Text section —
----

Skip to content

Inspired by the people: Anush Mirbegian of Es Par Ta

The espadrille is a classic. Dating back to over 3000 years ago, this shoe is versatile, beautiful and has a history rich in culture. Es Par Ta saw the story...

The espadrille is a classic. Dating back to over 3000 years ago, this shoe is versatile, beautiful and has a history rich in culture. Es Par Ta saw the story behind these shoes and their own collection helps the tradition and creation of these shoes to live on.  Anush Mirbegian is the founder and creative director of Es Par Ta and we asked her a few questions to learn more about inspires her.

Where is your favorite place in the world to travel to?

There are a few but in this moment, I will say Asia, a place I am dreaming about exploring deeper and the journeys I have taken there, to Japan, India, Myanmar and Thailand continue to give me pause and inspiration, even years later.


What’s the biggest difference between living in Barcelona, and living in New York?

----

Set tasks —
1. Answer these about the espadrille interview:
(a) How far back does the espadrille date?
(b) What roles does Anush Mirbegian hold at Es Par Ta?
(c) Which Asian countries has she traveled to?
2. Reproduce the espadrille interview from "Skip to content" up to and including "more about inspires her.", renaming "espadrille" to "rope-soled shoe" wherever it occurs.
3. Could you shorten the paragraph of the espadrille interview that begins "There are a few but in this moment" while keeping its main facts?

Stored dataset items
----

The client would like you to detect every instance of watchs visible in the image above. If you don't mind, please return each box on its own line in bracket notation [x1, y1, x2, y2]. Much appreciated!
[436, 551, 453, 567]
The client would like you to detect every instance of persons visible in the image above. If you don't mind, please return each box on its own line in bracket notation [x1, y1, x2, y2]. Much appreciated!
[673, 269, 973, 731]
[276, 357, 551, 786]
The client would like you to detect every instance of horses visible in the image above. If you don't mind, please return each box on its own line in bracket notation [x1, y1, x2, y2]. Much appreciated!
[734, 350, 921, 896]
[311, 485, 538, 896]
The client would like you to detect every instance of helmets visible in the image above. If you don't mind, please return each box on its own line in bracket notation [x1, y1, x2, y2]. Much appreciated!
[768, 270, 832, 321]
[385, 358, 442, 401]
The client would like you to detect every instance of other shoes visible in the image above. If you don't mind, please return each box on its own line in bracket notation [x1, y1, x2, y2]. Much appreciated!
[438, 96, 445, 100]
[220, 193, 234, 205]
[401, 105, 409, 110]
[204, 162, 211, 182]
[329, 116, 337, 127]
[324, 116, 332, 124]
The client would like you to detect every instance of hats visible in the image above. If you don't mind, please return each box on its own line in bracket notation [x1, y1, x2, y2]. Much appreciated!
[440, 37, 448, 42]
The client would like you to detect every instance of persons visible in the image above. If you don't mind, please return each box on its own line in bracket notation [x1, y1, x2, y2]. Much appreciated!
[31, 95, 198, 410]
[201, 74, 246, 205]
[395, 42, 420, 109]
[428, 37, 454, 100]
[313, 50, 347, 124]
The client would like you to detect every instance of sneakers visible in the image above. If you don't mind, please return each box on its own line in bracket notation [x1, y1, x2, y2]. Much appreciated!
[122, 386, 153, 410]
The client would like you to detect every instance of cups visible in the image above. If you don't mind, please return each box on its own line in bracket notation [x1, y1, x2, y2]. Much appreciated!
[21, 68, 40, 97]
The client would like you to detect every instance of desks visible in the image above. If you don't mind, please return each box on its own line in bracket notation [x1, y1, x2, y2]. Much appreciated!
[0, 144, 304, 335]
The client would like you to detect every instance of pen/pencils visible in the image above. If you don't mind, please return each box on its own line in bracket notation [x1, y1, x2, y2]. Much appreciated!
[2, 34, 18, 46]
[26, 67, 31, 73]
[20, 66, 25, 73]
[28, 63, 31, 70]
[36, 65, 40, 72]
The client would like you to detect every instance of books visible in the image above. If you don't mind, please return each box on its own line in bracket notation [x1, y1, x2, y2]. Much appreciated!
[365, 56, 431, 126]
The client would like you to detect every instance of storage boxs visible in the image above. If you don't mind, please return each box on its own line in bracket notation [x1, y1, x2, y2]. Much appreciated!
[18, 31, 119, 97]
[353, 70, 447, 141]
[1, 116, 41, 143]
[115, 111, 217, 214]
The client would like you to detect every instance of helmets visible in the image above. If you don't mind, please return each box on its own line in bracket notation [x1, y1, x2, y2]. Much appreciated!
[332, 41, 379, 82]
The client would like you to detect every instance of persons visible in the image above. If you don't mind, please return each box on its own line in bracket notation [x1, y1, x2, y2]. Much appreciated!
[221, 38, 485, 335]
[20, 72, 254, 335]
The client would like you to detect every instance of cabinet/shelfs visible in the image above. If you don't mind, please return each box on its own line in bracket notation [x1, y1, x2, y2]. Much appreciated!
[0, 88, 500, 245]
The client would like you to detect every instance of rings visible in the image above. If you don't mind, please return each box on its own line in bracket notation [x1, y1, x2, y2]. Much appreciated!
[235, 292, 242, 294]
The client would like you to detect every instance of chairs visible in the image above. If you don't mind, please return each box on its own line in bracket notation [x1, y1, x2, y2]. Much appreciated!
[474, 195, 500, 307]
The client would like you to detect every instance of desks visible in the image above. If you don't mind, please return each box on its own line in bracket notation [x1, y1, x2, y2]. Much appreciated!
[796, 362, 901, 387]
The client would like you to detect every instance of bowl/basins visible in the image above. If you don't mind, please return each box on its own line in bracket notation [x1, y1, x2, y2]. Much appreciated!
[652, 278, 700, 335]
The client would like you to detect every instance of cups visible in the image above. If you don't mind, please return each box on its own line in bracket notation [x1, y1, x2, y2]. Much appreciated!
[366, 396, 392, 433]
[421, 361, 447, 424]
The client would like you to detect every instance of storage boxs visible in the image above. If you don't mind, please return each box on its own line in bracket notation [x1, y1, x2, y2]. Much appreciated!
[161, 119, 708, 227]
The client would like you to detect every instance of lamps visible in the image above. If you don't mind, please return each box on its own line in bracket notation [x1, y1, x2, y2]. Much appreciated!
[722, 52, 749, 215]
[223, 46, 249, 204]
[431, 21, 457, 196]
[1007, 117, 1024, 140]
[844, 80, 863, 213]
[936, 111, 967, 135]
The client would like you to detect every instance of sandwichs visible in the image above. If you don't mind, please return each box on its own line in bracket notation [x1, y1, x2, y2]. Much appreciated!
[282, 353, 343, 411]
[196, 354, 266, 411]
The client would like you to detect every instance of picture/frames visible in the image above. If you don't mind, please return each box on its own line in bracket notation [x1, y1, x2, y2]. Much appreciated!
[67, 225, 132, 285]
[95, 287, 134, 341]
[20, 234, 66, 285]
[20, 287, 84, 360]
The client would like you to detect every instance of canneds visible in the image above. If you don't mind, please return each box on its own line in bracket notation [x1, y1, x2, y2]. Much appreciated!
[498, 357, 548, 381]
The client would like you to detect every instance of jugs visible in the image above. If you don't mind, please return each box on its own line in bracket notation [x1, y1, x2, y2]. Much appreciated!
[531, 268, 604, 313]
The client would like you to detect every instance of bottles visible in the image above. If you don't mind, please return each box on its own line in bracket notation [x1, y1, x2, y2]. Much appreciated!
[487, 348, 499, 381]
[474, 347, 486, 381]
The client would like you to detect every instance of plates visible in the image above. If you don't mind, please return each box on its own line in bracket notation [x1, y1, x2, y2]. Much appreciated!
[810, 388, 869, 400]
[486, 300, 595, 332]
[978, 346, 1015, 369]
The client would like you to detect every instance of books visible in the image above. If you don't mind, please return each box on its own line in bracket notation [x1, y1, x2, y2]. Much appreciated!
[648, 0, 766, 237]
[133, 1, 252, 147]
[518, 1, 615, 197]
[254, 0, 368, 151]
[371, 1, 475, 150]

----

Answers in order —
1.
(a) Over 3000 years.
(b) Founder and creative director.
(c) Japan, India, Myanmar and Thailand.

2.
Skip to content

Inspired by the people: Anush Mirbegian of Es Par Ta

The rope-soled shoe is a classic. Dating back to over 3000 years ago, this shoe is versatile, beautiful and has a history rich in culture. Es Par Ta saw the story...

The rope-soled shoe is a classic. Dating back to over 3000 years ago, this shoe is versatile, beautiful and has a history rich in culture. Es Par Ta saw the story behind these shoes and their own collection helps the tradition and creation of these shoes to live on.  Anush Mirbegian is the founder and creative director of Es Par Ta and we asked her a few questions to learn more about inspires her.

3. Right now, Asia: I dream of exploring it more deeply, and my trips to Japan, India, Myanmar and Thailand still give me pause and inspiration years later.